35 魔物
またしても戦闘描写で悩み続ける作者です。続きです。
殺された討魔者は愚かであったが、おかげで魔物の攻撃方法の一つが分かった。身体を纏っている鎧を礫の様に飛ばす遠距離攻撃、それもかなり精密に飛ばす事ができる。そして尻尾の鎧は、礫の様に飛ばしてからまた纏うまでの時間差はほんの僅かであった。
「Aランク以上は確定だな。」
「どうするジーク?」
「今撤退するって言っても、エミルは戦うだろ。顔を見れば分かる。」
あ、顔に出てる? でも、あんなに強そうな魔物がいたら笑顔になるのも仕方ないよね。
「ふふ。じゃ、援護よろしく。」
「はぁ、了解だ。」
俺の強大な魔力を感じた魔物も嬉しそうに全身の瘴気を高ぶらせていた。その瘴気は怖気ついてへこたれていた人でも本能的に逃げ出したくなる程で、腰が抜けて立てない人は這いつくばりながらもこの場から逃げ始めた。
「障害物が消えたね。」
「障害物って……」
「行ってくるね。」
「死ぬなよ。」
俺はジークに返事はせずに変わりにピースサインで答え、魔物に向かって走り出す。あの魔物を一撃で仕留める攻撃は俺には出来ない。だから先ずは鎧で覆われていない部分、関節を狙う。
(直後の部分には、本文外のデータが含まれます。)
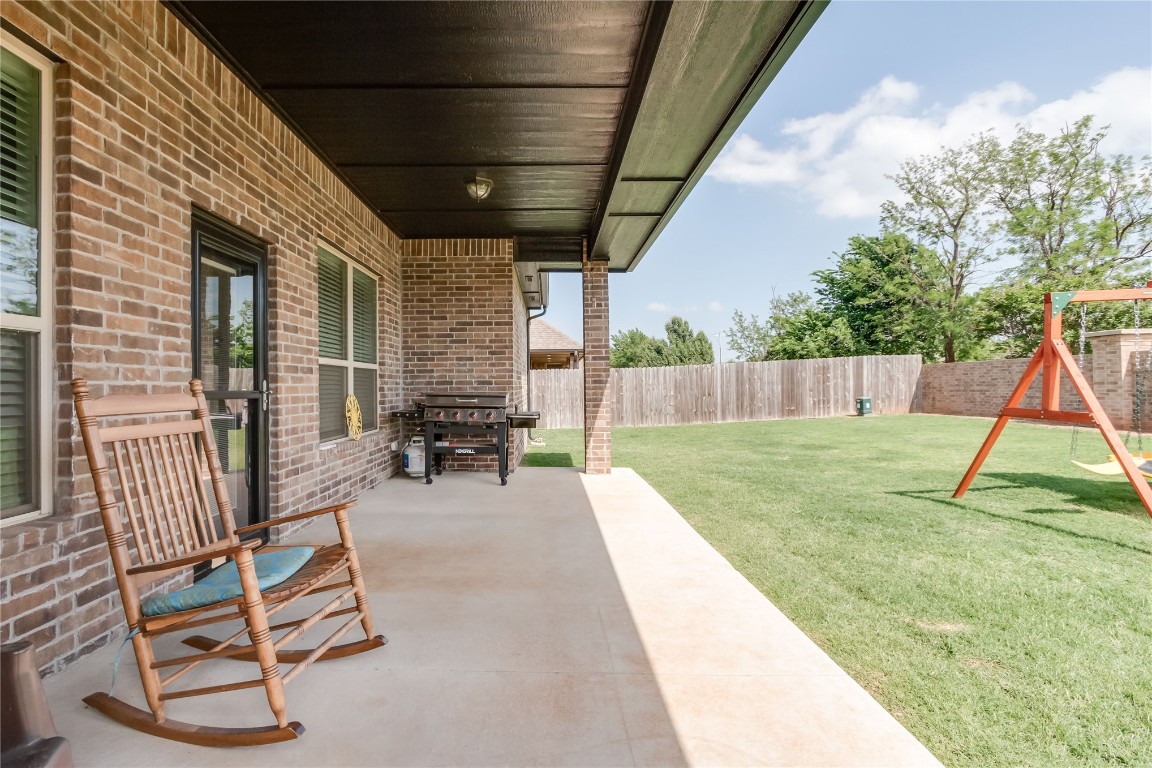 11636 NW 109th Street, Yukon, OK 73099 view of patio / terrace featuring a playground and grilling area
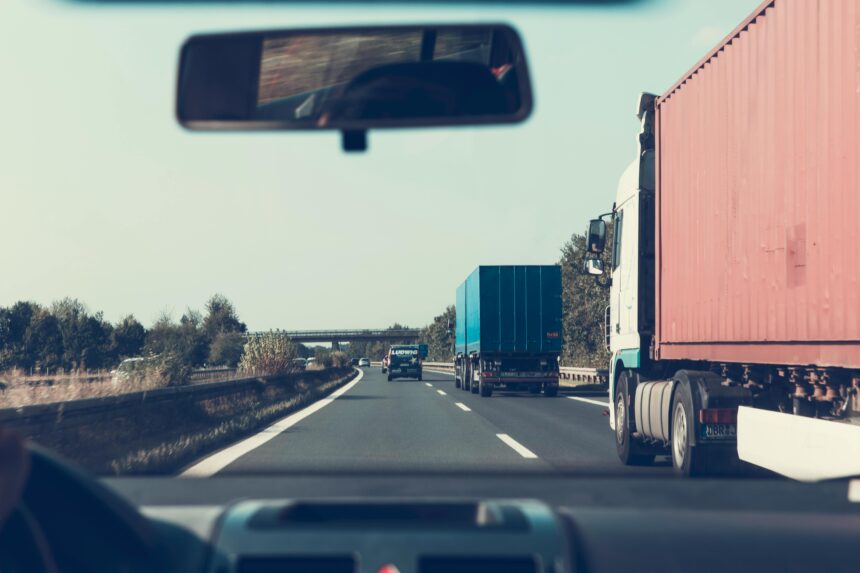 shows a view of a car in a highway with trucks, learn What to do immediately after a truck accident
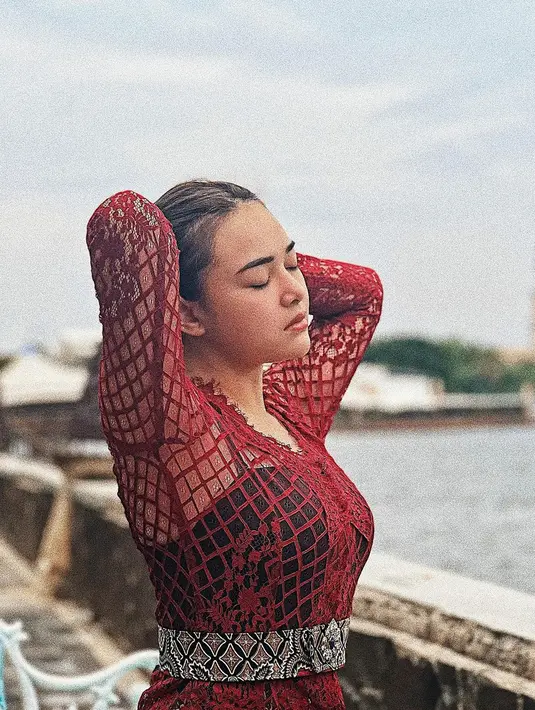 Tampil memesona dengan kebaya jaring warna merah dan belt beraksen batik dalam gaya etnik. (IG: @amandamanopo)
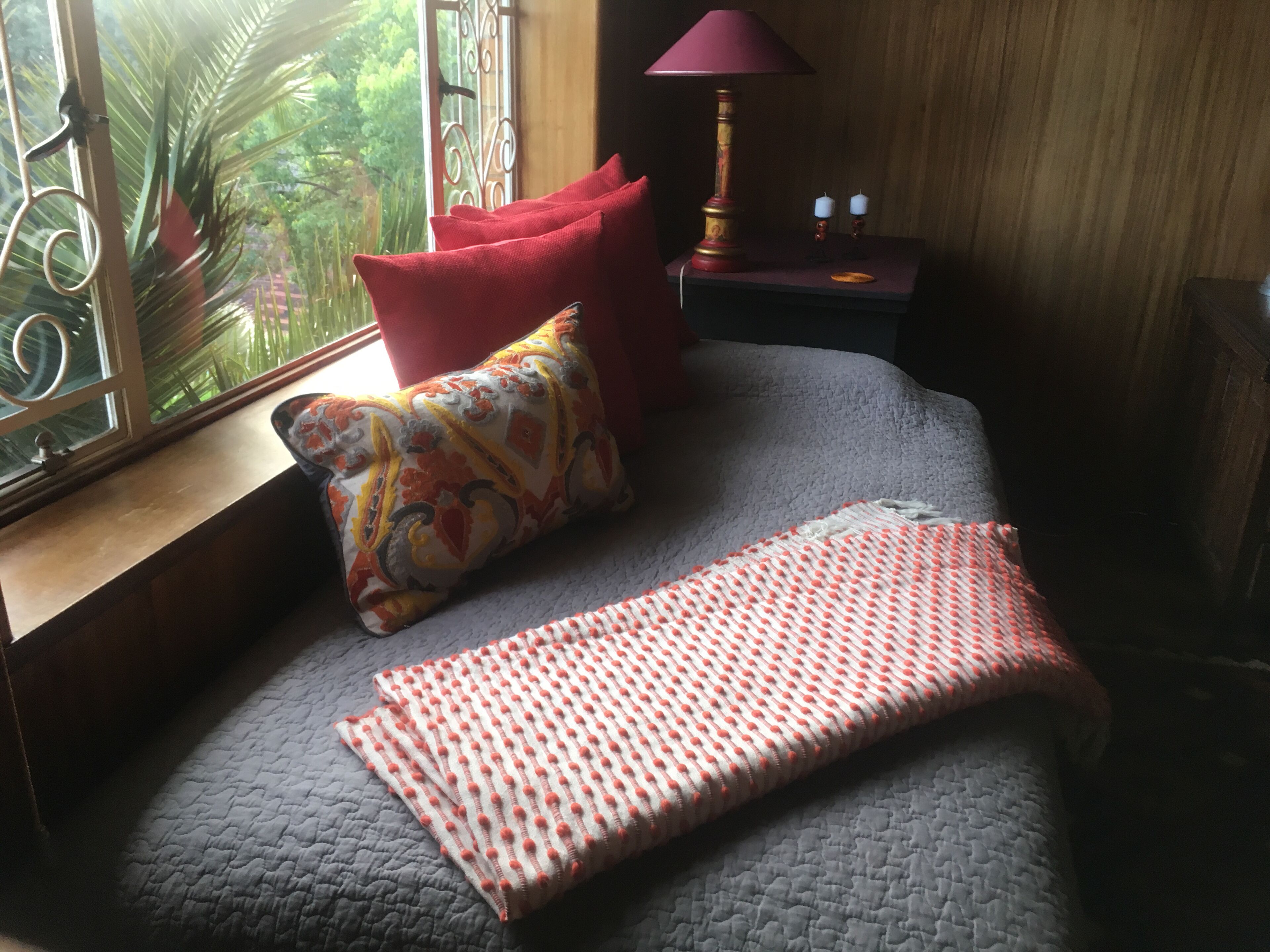 Ein Schlafzimmer mit einem Bett, einem Fenster mit Blick auf Grünflächen, einem Nachttisch mit einer Lampe und einem roten Kissen.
真正面から突っ込み、左右から時間差で俺の首と脚を狙った鋏を紙一重で躱し、そのまま身を屈め前傾姿勢で魔物の腹部の下を通り過ぎる様にして、脚の関節を狙い魔剣を振るう。
魔力送り強化した魔剣で脚の一本を切り落とす事に成功した俺は、尻尾に注意しながら一旦離脱する。しかし、脚を切り落とされ体液が吹き出しているのにも関わらず、魔物は何事もなかったかのように即座に俺を追ってくる。
これだから知識持ちは……楽しませてくれる!
脚が一本ないとは思えない速さで接近され、距離を離す事が出来なかった俺は左右から絶妙な時間差で振るわれる鋏を、取り出した小太刀二本で捌いていく。その数分の間に切り落とされた脚は再生されていた。
ジークは後方から放出魔法にて攻撃をしているが、瘴気の鎧によってその全て防がれていた。それを見た魔物はジークを後回しにして俺を先に仕留めるつもりで猛攻してくる。だから俺は、ジークが勝機を作るまでの時間を稼ぐ。
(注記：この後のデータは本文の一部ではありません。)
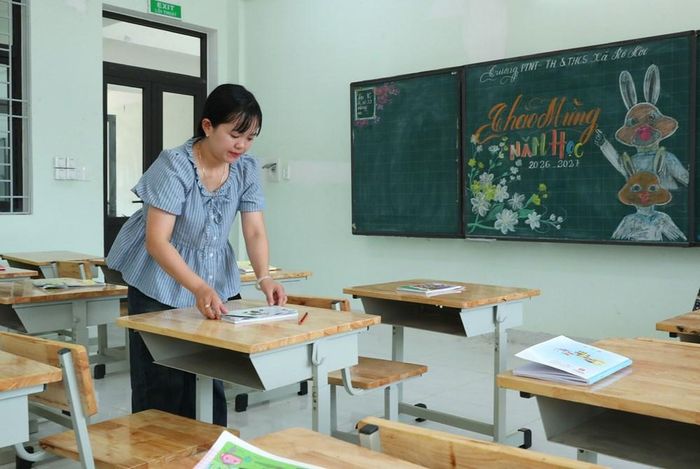 Tranh thủ giờ ra chơi, cô giáo tranh thủ sắp xếp lại vở viết trên bàn học cho các em học sinh lớp 1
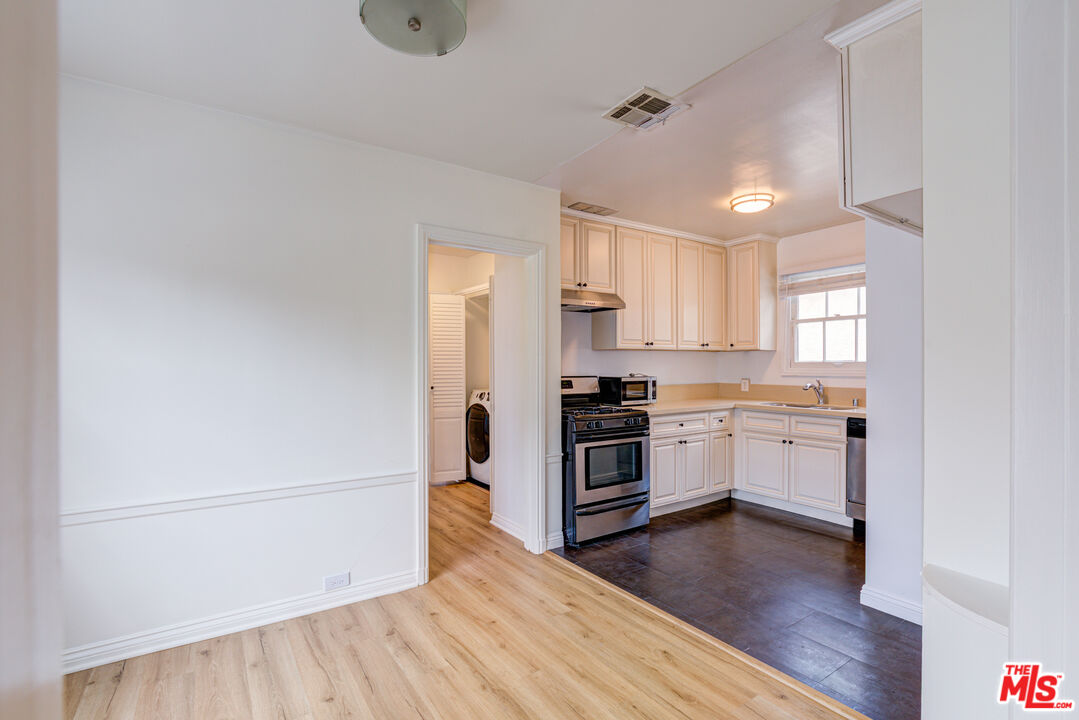 9643 Charleville Boulevard Beverly Hills, CA 90212 - Photo 5 of 21 a kitchen with a refrigerator stove and wooden floor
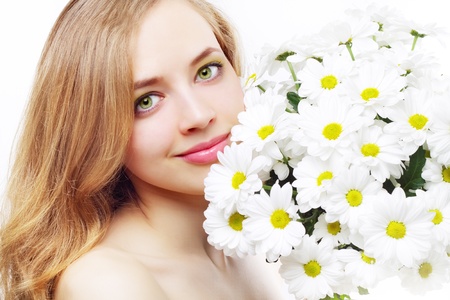 beautiful girl with white chrysanthemum on a light backgroundの写真素材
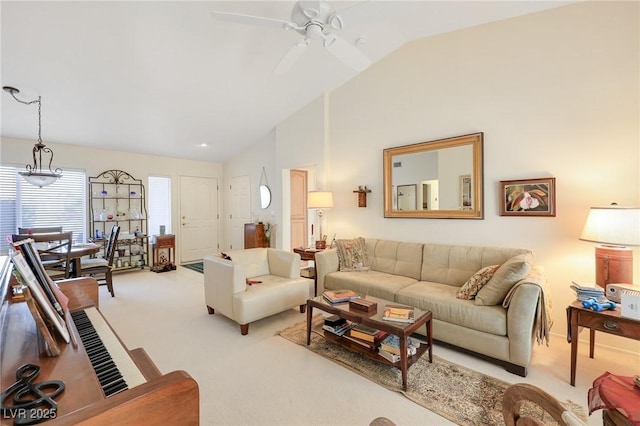 carpeted living room with ceiling fan with notable chandelier and vaulted ceiling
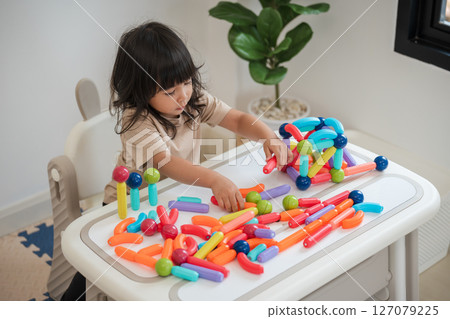 toddler girl playing colorful magnetic construction toy toddler girl playing colorful magnetic construction toy 127079225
魔物を討伐する前提条件として先ずは魔物の瘴気を消耗させる必要がある。瘴気とは俺達が使う魔法みたいなもので、攻撃や防御など魔物によって使い方が違う。魔物はその瘴気のおかげで魔力の大部分を身体の強化と再生に使う事が出来る。
これが人と魔物の決定的な差だ。人は何をするにも魔力を消費するのに対して、魔物は瘴気と言う圧倒的なアドヴァンテージを持っている。
なのでそのアドヴァンテージを削る作業をジークに任せる。頑張って瘴気を消費させて勝機を作ってくれ……なんちゃって。
まぁ、脚の再生速度的に魔力も豊富だろうから俺はそっちを削る事にしようかな。